Libros canallas, hechos por piratas

En los últimos cinco meses se incautaron en el DF 1.2 millones de libros apócrifos; la cifra representa apenas el 4% del volumen global de la piratería de libros en el país.
En el semestre, las autoridades incautaron en la Ciudad de M
Nadia Talamantes
GUADALAJARA (CNNExpansión) -

En la cita anual del mundo editorial en la Feria Internacional del Libro de Guadalajara, el Centro Mexicano de Protección y Fomento de los Derechos de Autor (CeMPro) anunció en voz de su presidente, Gerardo Gally, que la batalla contra la piratería de libros continúa.
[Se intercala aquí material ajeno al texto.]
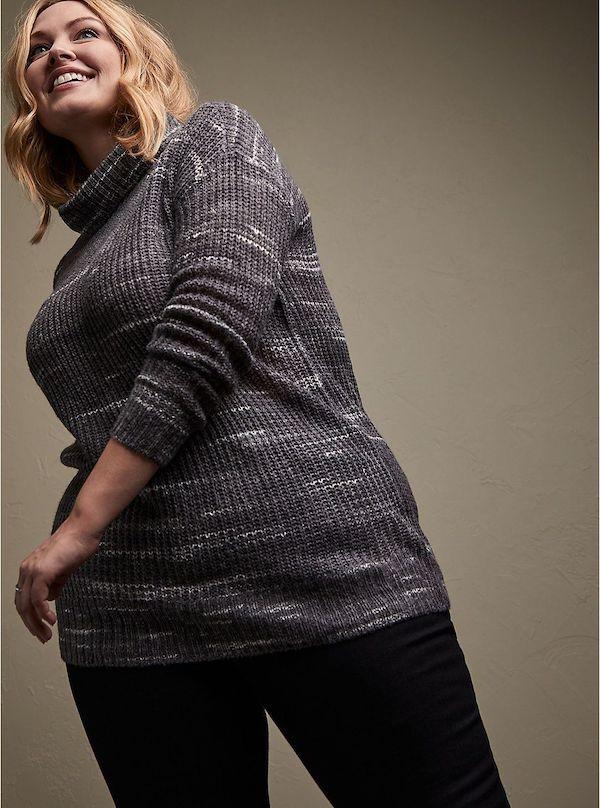 A model wearing a plus-size turtleneck sweater in dark gray.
Sólo en el presente semestre, las autoridades incautaron en la Ciudad de México 320 toneladas de libros apócrifos, el equivalente a 1 millón 200 mil libros que, de haber llegado al público, representarían ventas de 180 millones de pesos. El monto incautado, no obstante, representa sólo el 4% de la piratería a nivel nacional.

El trabajo coordinado del CeMPro, la Procuraduría General de la República y las procuradurías locales ha facilitado en los últimos tiempos la incautación del material pirata, gracias también a la capacitación de los peritos para poder distinguir un libro pirata de un original.

“No podemos dejar todo en manos de la Procuraduría, necesitamos mayor compromiso de otras autoridades, la Secretaría de Educación Pública, los gobiernos locales y el público deben sensibilizarse para entender el daño de la piratería” advirtió Gally.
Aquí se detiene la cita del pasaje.